The boy devoted an hour each day to performing exercises of the Pete Egoscue method. The daily routine, said both father and son, created a stable foundation that may have factored into Lynch’s durable NFL career.
John, who was drafted higher in baseball than football after attending Stanford, exhausted himself in the batting cage his dad had installed at the home.

In contrast to the laid-back vibe of Solana Beach, his dad personally modeled a highly competitive presence, particularly as a Little League coach. Despite business travel that took him out of San Diego, often to New York, the elder Lynch said he never missed a Little League game played by John and Ryan.
“We showed to the kids that it was very important,” he said. “They got the idea that being able to compete to win and to live up to your potential was really important.” (Sometimes, the father’s competitive zeal went too far; Lynch Sr., who had the youth team he coached hit off his private batting cage, shared that he was ejected from multiple Little League games. A teenage umpire’s calls had set him off. “I think back now and say, ‘What was I thinking?’ ” he said.)
John Jr. often has recounted a story illustrative of his dad’s intensity. During the son’s senior year with Stanford, playing at Notre Dame in front of family, Lynch suffered a slight concussion that sidelined him. (Back then, in 1992, medical staffers were less likely than now to shut down a concussed player.)
John Sr. was watching from field-level seats near Stanford’s bench as his son sat out three series.
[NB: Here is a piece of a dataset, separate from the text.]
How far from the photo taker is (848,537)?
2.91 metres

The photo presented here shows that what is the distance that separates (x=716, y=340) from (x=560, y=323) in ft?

Chartering a bus, the father had led a family delegation to South Bend after flying to Chicago, near where he grew up.
He made his way near the sideline, and hollered to his son.
“I gave him quite a bit of enthusiasm,” the father said. “In today’s world, they probably would have arrested me. But I said, ‘Get your ass back out on the field.’ And, he heard me.”
Lynch returned to the game and mustered a performance he has rated the best of his career, NFL games included.
Stanford coach Bill Walsh’s statement to Lynch months earlier when explaining why moving from backup quarterback to safety would serve him well — that he had the potential of Ronnie Lott, the bone-jarring, Hall of Fame-bound 49ers safety Walsh had drafted and coached — suddenly made a lot more sense to folks who saw Lynch lay into the favored Fighting Irish.
Lynch leveled massive Jerome Bettis, causing the future Hall of Fame running back to fumble. He intercepted a pass by Rick Mirer — a future NFL starter— near the goal line. Stanford, which had trailed 16-0, won the game 33-16.
Sunday in Canton, what will Lynch say in his speech, when he follows Peyton Manning to the Hall of Fame podium?
He will celebrate football. He will tout its ability to connect Americans in a divisive time, while noting he and teammates from a broad spectrum of background were able to get along and pursue shared goals.
More than 15 family members will be in the audience for the eight-minute speech. And if he peers into the crowd, Lynch shouldn’t be surprised if the gruffest family member is wiping away tears.
“We’re all Irish,” his dad said. “I cry when I mow the lawn.”